Another problem: The lessons that once made home ec "essential" are now almost too elementary for even elementary school.

"When few understood germ theory and almost no one had heard of vitamins, home economics classes offered vital information about washing hands regularly, eating fruits and vegetables, and not feeding coffee to babies, among other lessons," said Helen Zoe Veit in a 2011 New York Times column, "Time to Revive Home Ec." She goes on:

Eventually, however, the discipline’s basic tenets about health and hygiene became so thoroughly popularized that they came to seem like common sense. As a result, their early proponents came to look like old maids stating the obvious instead of the innovators and scientists that many of them really were. Increasingly, home economists’ eagerness to dispense advice on everything from eating to sleeping to posture galled. [The New York Times]

Yet unhealthy eating, for example, plagues today's youth more than ever, bolstering the case that some of the essentials still need to be taught.

A few recent columns have addressed this problem, and advocated a revamped version of the old class. Here, two ways mandatory home ec could help a generation of youngsters.

It could help fight obesity
It's no secret that almost a third of Americans under 19 are either overweight or obese, nearly triple the rate in 1963. In just the last couple decades, childhood obesity has outpaced drug abuse and smoking as the number one heath concern for U.S. parents, says The American Heart Association.

Besides the well-documented health effects of childhood obesity — most notably a greater risk of high blood pressure, type 2 diabetes, and cardiovascular illnesses later in life — doctors have found psychological risks, as well. "Obese children are more prone to low self-esteem, negative body image, and depression," says AHA.

The causes of childhood obesity are complex and numerous, including the rise of agribusiness, aggressive marketing of not-so-healthy snacks, and squishy health standards for school lunches.
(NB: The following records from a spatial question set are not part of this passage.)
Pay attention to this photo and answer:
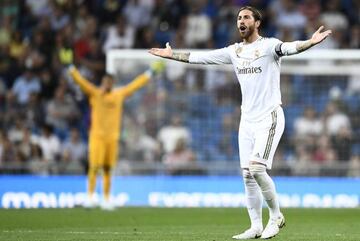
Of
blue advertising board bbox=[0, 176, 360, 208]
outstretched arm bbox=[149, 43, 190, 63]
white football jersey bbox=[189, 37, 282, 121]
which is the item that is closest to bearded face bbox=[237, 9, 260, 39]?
white football jersey bbox=[189, 37, 282, 121]

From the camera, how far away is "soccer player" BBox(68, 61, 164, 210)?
1956 centimetres

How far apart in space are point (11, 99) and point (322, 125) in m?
7.21

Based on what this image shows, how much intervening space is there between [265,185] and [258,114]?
769mm

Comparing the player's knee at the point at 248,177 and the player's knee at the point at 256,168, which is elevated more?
the player's knee at the point at 256,168

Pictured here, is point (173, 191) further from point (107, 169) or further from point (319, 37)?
point (319, 37)

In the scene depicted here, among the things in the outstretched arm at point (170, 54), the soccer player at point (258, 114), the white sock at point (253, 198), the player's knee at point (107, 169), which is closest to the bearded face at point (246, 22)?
the soccer player at point (258, 114)

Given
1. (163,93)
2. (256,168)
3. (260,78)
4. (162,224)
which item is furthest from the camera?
(163,93)

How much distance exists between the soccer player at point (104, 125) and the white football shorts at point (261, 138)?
8.11 metres

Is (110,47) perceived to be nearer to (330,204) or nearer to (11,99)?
(11,99)

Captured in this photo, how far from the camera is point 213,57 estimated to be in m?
12.0

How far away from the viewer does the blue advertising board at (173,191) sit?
2188 cm

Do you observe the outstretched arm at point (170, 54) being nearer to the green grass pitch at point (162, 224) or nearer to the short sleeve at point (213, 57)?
the short sleeve at point (213, 57)

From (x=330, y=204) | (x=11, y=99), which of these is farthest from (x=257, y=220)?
(x=11, y=99)

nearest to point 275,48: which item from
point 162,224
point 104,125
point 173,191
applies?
point 162,224
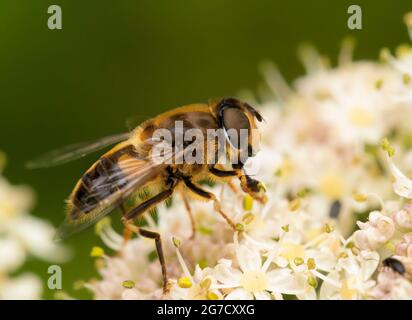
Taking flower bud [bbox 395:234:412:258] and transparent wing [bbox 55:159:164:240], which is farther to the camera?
transparent wing [bbox 55:159:164:240]

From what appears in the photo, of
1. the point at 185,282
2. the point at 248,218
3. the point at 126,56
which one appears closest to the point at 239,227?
the point at 248,218

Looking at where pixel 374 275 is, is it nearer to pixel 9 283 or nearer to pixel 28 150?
pixel 9 283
Meanwhile, busy parents are picking up food on the go, and awareness efforts like Michelle Obama's "Let's Move" campaign have politicized the issue, alienating families who think the government is getting too involved in private choices.

"But what if the government put the tools of obesity prevention in the hands of children themselves, by teaching them how to cook?" asks Veit.

It's a good question: The class that first taught kids to eat fruits and vegetables could…teach kids to eat fruits and vegetables. Meanwhile, basic cooking skills could arm kids with a second option to fast food, and even teach them skills to show off at home. "[I]magine a home ec that taught basic skills like how to prepare a simple pureed vegetable soup, whip up a quick, easy, and much-cheaper-than-bottled salad dressing, or stock up a pantry with inexpensive bulk staples?" asks Tom Philpott at Mother Jones.

It could teach kids about personal finance
The "economics" part of home ec used to focus on "how to balance a checkbook" — a skill about as useful today as canning peaches. But financial challenges haven't disappeared — in fact, they've grown more complicated. High school students headed for college will soon be managing enormous student debt, an issue their parents and grandparents may not have faced.

"As pensions disappear, Americans are increasingly responsible for setting up their own retirement plans; credit card offers and student loans are complex decisions with lifelong repercussions," says Graham. Basic budgeting and investing principles, as well as skills like choosing the right credit card, are modern-day "essentials" that home ec could help instill.